I got a response from Jimmy Wales to a note about Wikipedia on Scripting News on a private mail list. He may if he wants, make his response public. Imho, it was unnecessarily personal. But he showed me something about Wikipedia that I hadn't seen before. My first note wasn't really a bug report to Jimmy Wales, or a request for an investigation of the change history of any single article on Wikipedia, but I certainly understand why he might have intererpeted it that way. But now that he has responded, I feel the issue has grown a little larger, if only temporarily.
This is much like the discussions we had when we first met the advocates of open source. They, like Wales, maintained that they had cracked a large problem, a bug in human nature, they had found a way to create a hive that worked cooperatively in almost a utopian fashion to develop software for free that was perfectly tuned to human needs. People who didn't develop software, who were somewhat mystified and frustrated by the process of asking for features but never getting as much as a courteous response from the people they paid for software, hoped they could get better service from programmers who worked for free.
Why should working for free be the big difference, we puzzled. We were already working for free, and also giving away most of our source, but human nature hadn't changed in our world.
Well, it turns out it hadn't changed in theirs either -- most open source projects treated their users' check-ins as feature requests. Projects were pretty much as they were in the commercial world, or on Compuserve communities (dating back to the early 80s) or in communities we participated in in the 70s on Unix systems at universities, without the formality of open source, without license agreements. Basically programmers can be generous people, but to get a crafted user interface required the work of a single mind, or a very small group of people who worked really well together.
Enter Wikiipedia, making the same kind of claims about reference work that Eric Raymond and others made for open source in the mid-90s. It turns out it's as much snake oil as what ESR was selling. They hadn't cracked some basic code in human nature. People are still people, and they're going to produce biased work and there are gatekeepers, only power isn't expressed in money these days, it's in time.
The supposed technical methods they have to guarantee integrity fall down. You can see the results in a fairly technical area, where there really is very little doubt about the facts, all the people are alive, a researcher could, if he or she wanted to, build a pretty accurate picture. I read histories as a hobby, I'm not a historian, but I love history, I have since a child. These people are making a mockery of the process of doing research, much as the open source advocates were mocking the very serious art of developing clean, usable and reliable software, something I am an expert in, not as a hobby.

_ _ _ _ _

▶ _DIRECTIVE_: In the post about Wikipedia, what is power expressed in these days, rather than money? The lines on this page have no connection to the post about Wikipedia.

▶ _MATERIAL PROVIDED_:
_ _ _ _ _

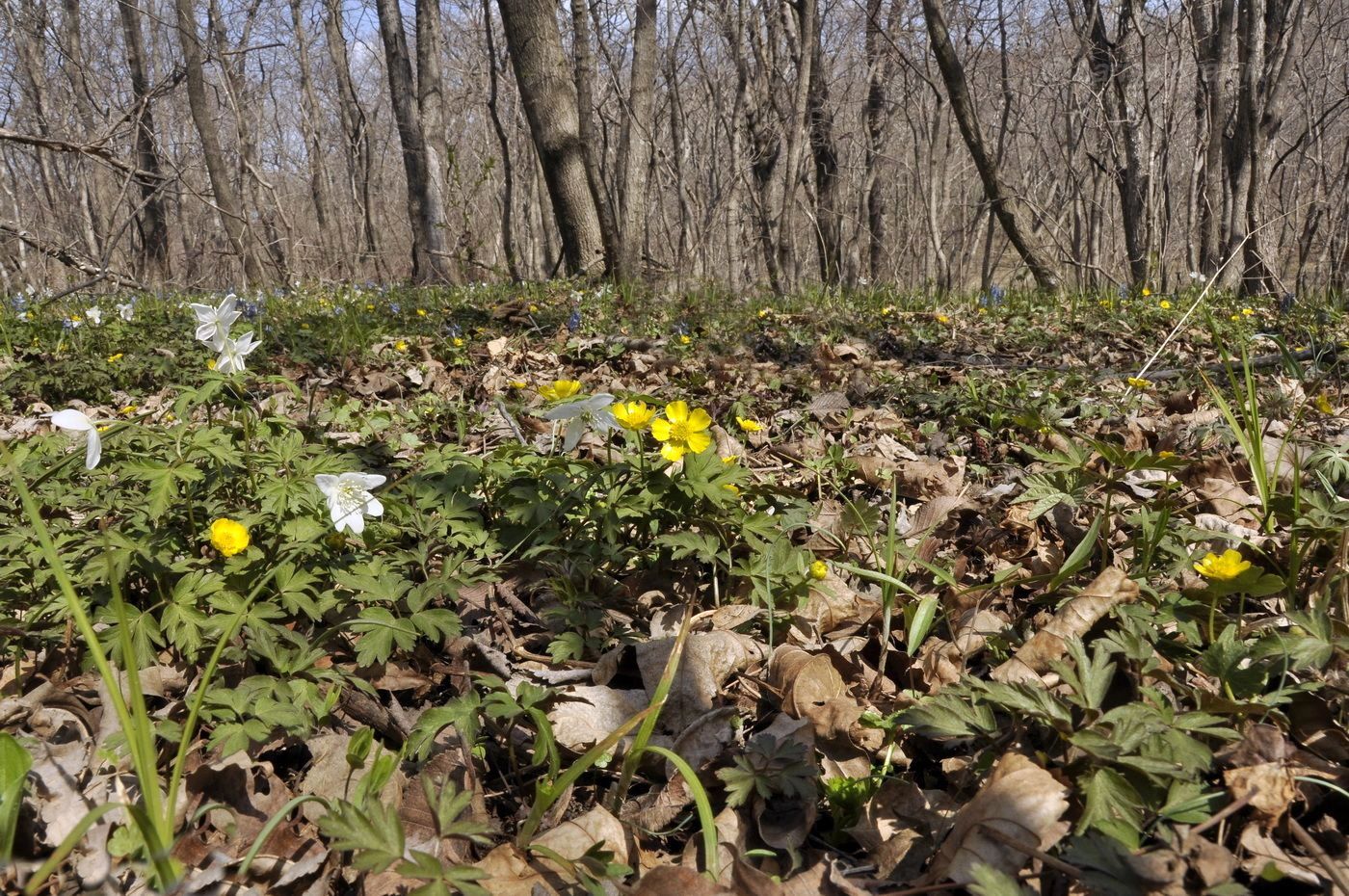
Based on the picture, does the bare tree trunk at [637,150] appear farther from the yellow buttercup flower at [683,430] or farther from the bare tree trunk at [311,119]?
the bare tree trunk at [311,119]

_ _ _ _ _

▶ _WRITTEN SOLUTION_: Time.